Transport Analysis of Site-directed Mutants at Position 432—Ile-432, where mutants with negligible activity had been detected (Figs. 2 and 4), was further subjected to extensive site-directed mutagenesis in the wild-type YgfO background. Site-directed mutants were initially analyzed for expression, active xanthine transport (Fig. 5), and kinetics of xanthine uptake (Table 1). Our data show that all mutants are expressed normally (Fig. 5A), but replacement of Ile-432 with Leu, Met, Glu, or Phe leads to inactivation, with Ala, Ser, Thr, or Val yields low activity (15–30%), and with Asn or Gln yields high activity (60–80%) (Fig. 5B). Clearly, decent uptake activity is permitted with a narrow window of side-chain volumes (95–125 ų) and/or orientations at position 432 (Val, Glu, Leu, or Met yield activity <20%) (Fig. 5C). Kinetic analysis reveals that mutants with a small amino acid at position 432 (Ala, Ser) display a very low V_max, whereas mutants with amino acids of intermediate bulk (Asn, Gln, Thr, Val) display V_max approximating wild type and equivalent (Asn or Gln; 1.5-fold lower or 1.2-fold higher K_m) or compromised affinities (Val or Thr; 4- or 3-fold higher K_m). The most bulky replacements (Leu, Phe) display negligible uptake rates at any xanthine concentration tested (Table 1).

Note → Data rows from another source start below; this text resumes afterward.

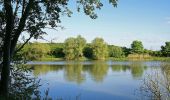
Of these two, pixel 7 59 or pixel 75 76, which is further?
pixel 75 76

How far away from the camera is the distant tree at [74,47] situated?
289 ft

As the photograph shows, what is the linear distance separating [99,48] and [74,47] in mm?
6722

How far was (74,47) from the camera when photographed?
87.7 meters

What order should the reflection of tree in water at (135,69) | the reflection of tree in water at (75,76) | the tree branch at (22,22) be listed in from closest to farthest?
the tree branch at (22,22) < the reflection of tree in water at (75,76) < the reflection of tree in water at (135,69)

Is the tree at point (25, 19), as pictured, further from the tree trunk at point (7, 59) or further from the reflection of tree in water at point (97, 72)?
the reflection of tree in water at point (97, 72)

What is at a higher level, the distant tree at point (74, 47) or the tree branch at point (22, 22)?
the distant tree at point (74, 47)

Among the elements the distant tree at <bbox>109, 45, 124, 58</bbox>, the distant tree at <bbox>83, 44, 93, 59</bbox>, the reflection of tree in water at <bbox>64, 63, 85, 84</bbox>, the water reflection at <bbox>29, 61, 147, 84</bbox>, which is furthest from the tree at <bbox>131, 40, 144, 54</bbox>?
the reflection of tree in water at <bbox>64, 63, 85, 84</bbox>

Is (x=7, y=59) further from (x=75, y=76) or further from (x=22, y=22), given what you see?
(x=75, y=76)

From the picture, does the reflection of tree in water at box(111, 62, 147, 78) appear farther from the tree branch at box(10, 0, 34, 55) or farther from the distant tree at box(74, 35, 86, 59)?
the distant tree at box(74, 35, 86, 59)

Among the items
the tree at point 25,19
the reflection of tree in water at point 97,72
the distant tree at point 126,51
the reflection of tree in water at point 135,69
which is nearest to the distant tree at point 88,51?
the distant tree at point 126,51

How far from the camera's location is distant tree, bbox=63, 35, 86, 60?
88.0m

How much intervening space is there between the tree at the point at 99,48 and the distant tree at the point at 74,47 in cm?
298

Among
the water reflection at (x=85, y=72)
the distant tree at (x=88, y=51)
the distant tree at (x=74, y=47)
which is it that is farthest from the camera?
the distant tree at (x=88, y=51)

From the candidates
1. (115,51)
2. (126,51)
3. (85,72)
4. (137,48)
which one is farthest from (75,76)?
(137,48)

Functional Interaction of Ile-432 with the NAT Motif Region—The NAT motif region of YgfO contains residues essential for high-affinity binding and uptake and for refinement of ligand specificity (12). In the homologous fungal UapA, the NAT motif has been proposed to directly bind at the imidazole moiety of substrate through Gln-408 (8) and act synergistically with Phe-528, the putative selectivity filter of helix XII, to allow stringency of the purine translocation pathway (9). To examine whether a similar interaction between helix XII and the NAT motif exists in YgfO, we engineered double-replacement mutants that combine I432S (helix XII), a mutation leading to low uptake and poor recognition of certain analogues, with Q324N or Q324E (motif region), mutations leading to very low transport affinity and impaired binding for all analogues (12). Interestingly, both combinatorial mutants display normal expression in the membrane (Fig. 5) and low transport activity (Fig. 5) but without major impairment in transport affinity (Table 1). In addition, I432S/Q324E allows binding of 9-methylxanthine, oxypurinol and, less efficiently, 2-thioxanthine or 3-methylxanthine, analogues that are not recognized by Q324E (Table 2). Finally, I432S/Q324E displays an unprecedented, novel property to recognize non-xanthine purines (hypoxanthine, adenine, and guanine) (Table 2). Active transport assay for the uptake of [³H]hypoxanthine (10) showed that neither I432S/Q324E nor any of the parental mutants (I432S or Q324E) can take up hypoxanthine at concentrations 1–100 µM (data not shown).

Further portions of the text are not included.